Tangisan Abu Bakar Ash-Shidiq meledak saat mendengar ucapanku itu. Ia segera merangkulku dan meminta maaf kembali. (HR. Ahmad no. 16577, Ath-Thayalisi no. 1173-1174, Ath-Thabarani no. 4577-4578 dan Al-Hakim no. 2718)
Saudaraku seislam dan seiman…
Subhanallah, begitulah sikap orang-orang bertakwa ketika mereka tengah berselisih. Abu Bakar Ash-Shidiq secara tidak sengaja keseleo lidah sehingga mengeluarkan kata-kata yang kasar kepada saudaranya. Ia sangat menyesal atas ucapan itu. Satu-satunya perkara yang ia pikirkan adalah meminta maaf kepada saudaranya dan menerima balasan perkataan kasar serupa demi menghapuskan kesalahannya. Saat saudaranya tidak mau membalas ucapan kasarnya, maka ia justru melapor kepada Rasulullah shallallahu ‘alaihi wa salam, semata-mata agar beliau memerintahkan saudaranya tersebut mengucapkan balasan kata yang kasar sebagai penghapus dosanya. Perkara pohon korma yang diperdebatkan itu sudah tidak ia pedulikan lagi.
Adapun saudaranya menunjukkan sikap yang tidak kalah mulianya. Ia bersabar dan memaafkan kata kasar saudaranya. Ia tidak membalasnya dengan kata-kata kasar, padahal saudaranya sendiri yang telah menyuruhnya, bahkan meminta bantuan Rasulullah shallallahu ‘alaihi wa salam. Ketika orang-orang yang satu suku dengannya hendak membelanya, ia tidak mau. Ia justru menyuruh mereka bubar. Ia takut Allah dan Rasul-Nya marah kepadanya, lantaran kemarahan Abu Bakar Ash-Shidiq kepadanya. Ia menghormati kedudukan mulia Abu Bakar Ash-Shidiq di sisi Allah dan Rasul-Nya.
Nasehat yang diajarkan Rasulullah shallallahu ‘alaihi wa salam kepada Rabi’ah juga sangat luar biasa.
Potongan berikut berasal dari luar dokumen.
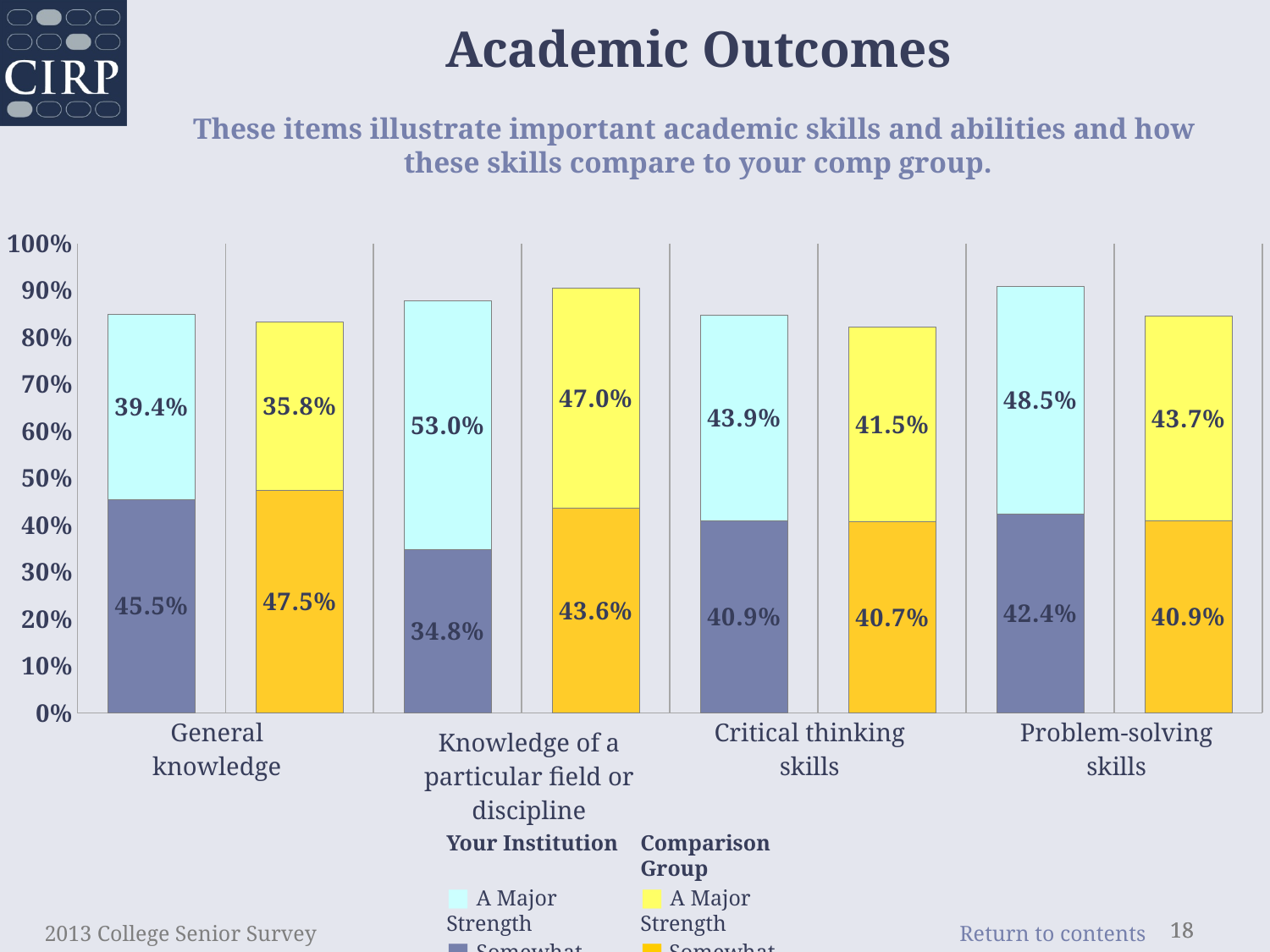
Which category has the highest 'A Major Strength' value for Your Institution? Knowledge of a particular field or discipline What is the difference between the 'A Major Strength' values for Your Institution and the Comparison Group for Problem-solving skills? 4.8% For Critical thinking skills, which is larger: the 'A Major Strength' value for Your Institution or for the Comparison Group? Your Institution What type of chart is shown on the slide? Stacked bar chart What is the total height of the Your Institution stacked bar for Problem-solving skills? 90.9% What is the 'A Major Strength' value for Your Institution for Knowledge of a particular field or discipline? 53.0% How many categories are shown along the x axis? 4 What is the title of the chart slide? Academic Outcomes Which category has the lowest 'A Major Strength' value for the Comparison Group? General knowledge What is the value of the lower (dark blue) segment for Your Institution for General knowledge? 45.5% What is the value of the lower (orange) segment for the Comparison Group for Critical thinking skills? 40.7% What is the 'A Major Strength' value for the Comparison Group for Problem-solving skills? 43.7%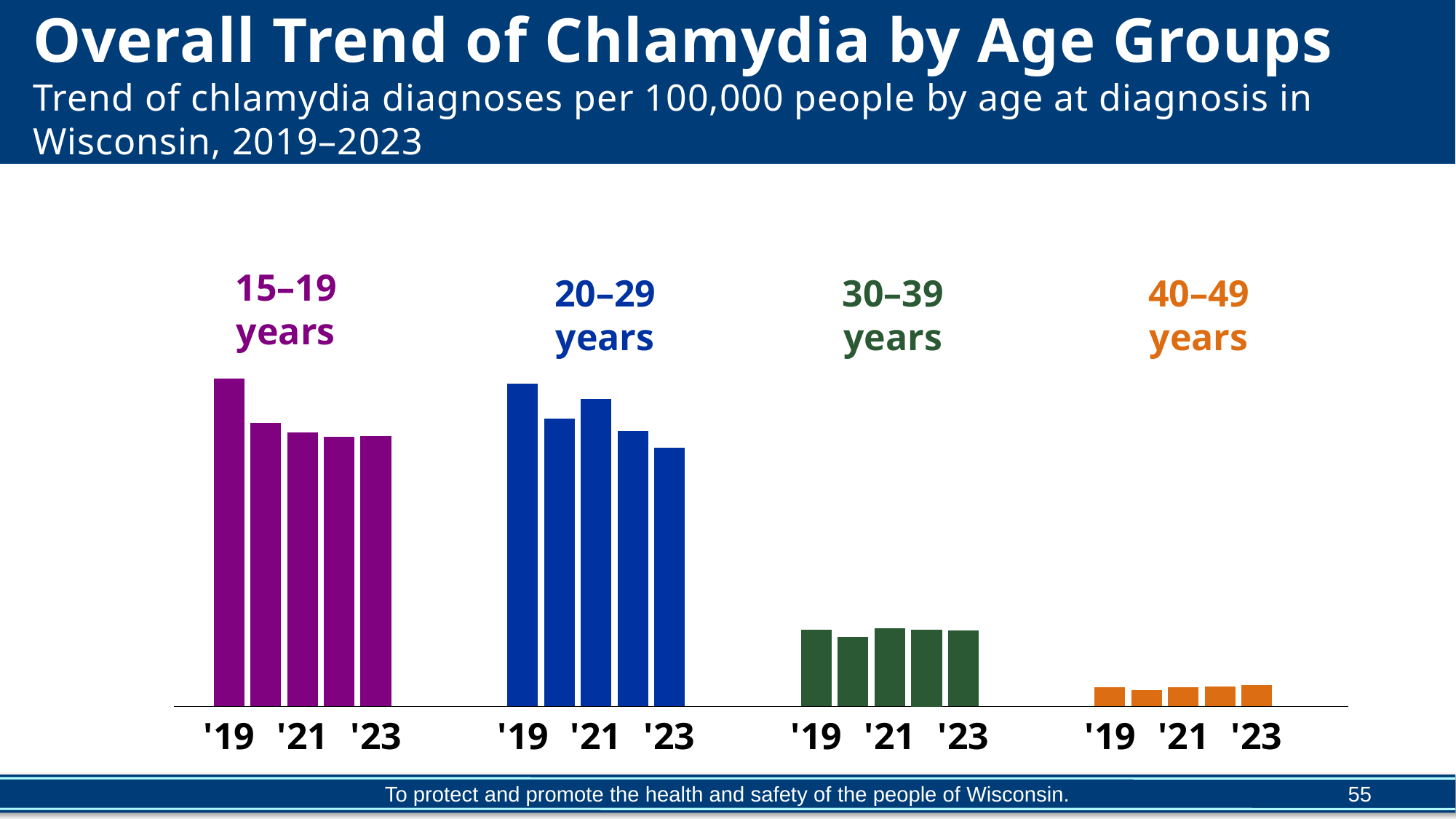
How many bars are plotted for each age group? 5 For the 15–19 years group, is the 2019 value larger or smaller than the 2023 value? larger What kind of chart is shown on the slide? bar chart Which age group has the lowest chlamydia diagnosis rates across all years? 40–49 years Is the 2023 value for the 20–29 years group larger or smaller than the 2023 value for the 30–39 years group? larger Within the 20–29 years group, which year has the lowest bar? '23 Within the 20–29 years group, which year has the highest bar? '19 Within the 15–19 years group, which year has the highest bar? '19 What is the title of the chart on the slide? Overall Trend of Chlamydia by Age Groups Do the values for the 15–19 years group rise or fall from 2019 to 2023? fall What colour are the bars for the 30–39 years group? green How many age groups are shown in the chart? 4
Tidak membalas ucapan kasar dengan ucapan kasar serupa, bahkan mendoakannya agar kekhilafannya diampuni oleh Allah Ta’ala.
Betapa mulianya akhlak mereka. Segera meminta maaf dengan sungguh-sungguh kepada saudara muslim saat ia berbuat keliru, bahkan rela menanggung balasannya semata-mata agar kesalahannya diampuni Allah dan dimaafkan saudaranya. Memaafkan saudaranya yang berbuat keliru, tidak membalas kekeliruannya dengan kekeliruan yang sama, bahkan memintakan ampunan Allah atas kekeliruannya. Semoga kita bisa meneladaninya dan menjadikannya sebagai akhlak pergaulan hidup kita dengan sesama umat Islam.